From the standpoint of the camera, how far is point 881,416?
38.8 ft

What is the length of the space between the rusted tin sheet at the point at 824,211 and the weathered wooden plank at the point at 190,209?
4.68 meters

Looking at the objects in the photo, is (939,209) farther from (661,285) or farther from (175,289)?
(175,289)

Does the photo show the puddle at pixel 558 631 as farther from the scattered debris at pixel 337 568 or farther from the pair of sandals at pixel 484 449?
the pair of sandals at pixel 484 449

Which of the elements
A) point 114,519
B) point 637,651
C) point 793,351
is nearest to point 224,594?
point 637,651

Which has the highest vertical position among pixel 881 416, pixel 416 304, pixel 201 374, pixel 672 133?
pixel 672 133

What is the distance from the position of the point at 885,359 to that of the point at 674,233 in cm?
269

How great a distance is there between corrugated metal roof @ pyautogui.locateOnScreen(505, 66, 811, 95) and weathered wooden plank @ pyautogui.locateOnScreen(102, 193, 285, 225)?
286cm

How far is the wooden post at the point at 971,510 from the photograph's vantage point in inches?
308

Short problem: Format every nonblank line of the records above as a numbered list, keeping the original order and omitting the blank lines.

Finished answer:
1. From the standpoint of the camera, how far is point 881,416?
2. 38.8 ft
3. What is the length of the space between the rusted tin sheet at the point at 824,211 and the weathered wooden plank at the point at 190,209?
4. 4.68 meters
5. Looking at the objects in the photo, is (939,209) farther from (661,285) or farther from (175,289)?
6. (175,289)
7. Does the photo show the puddle at pixel 558 631 as farther from the scattered debris at pixel 337 568 or farther from the pair of sandals at pixel 484 449?
8. the pair of sandals at pixel 484 449
9. Which of the elements
10. A) point 114,519
11. B) point 637,651
12. C) point 793,351
13. is nearest to point 224,594?
14. point 637,651
15. Which has the highest vertical position among pixel 881 416, pixel 416 304, pixel 201 374, pixel 672 133?
16. pixel 672 133
17. What is the distance from the position of the point at 885,359 to that of the point at 674,233 in cm?
18. 269
19. How great a distance is there between corrugated metal roof @ pyautogui.locateOnScreen(505, 66, 811, 95) and weathered wooden plank @ pyautogui.locateOnScreen(102, 193, 285, 225)?
20. 286cm
21. How far is the wooden post at the point at 971,510 from the photograph's vantage point in inches?
22. 308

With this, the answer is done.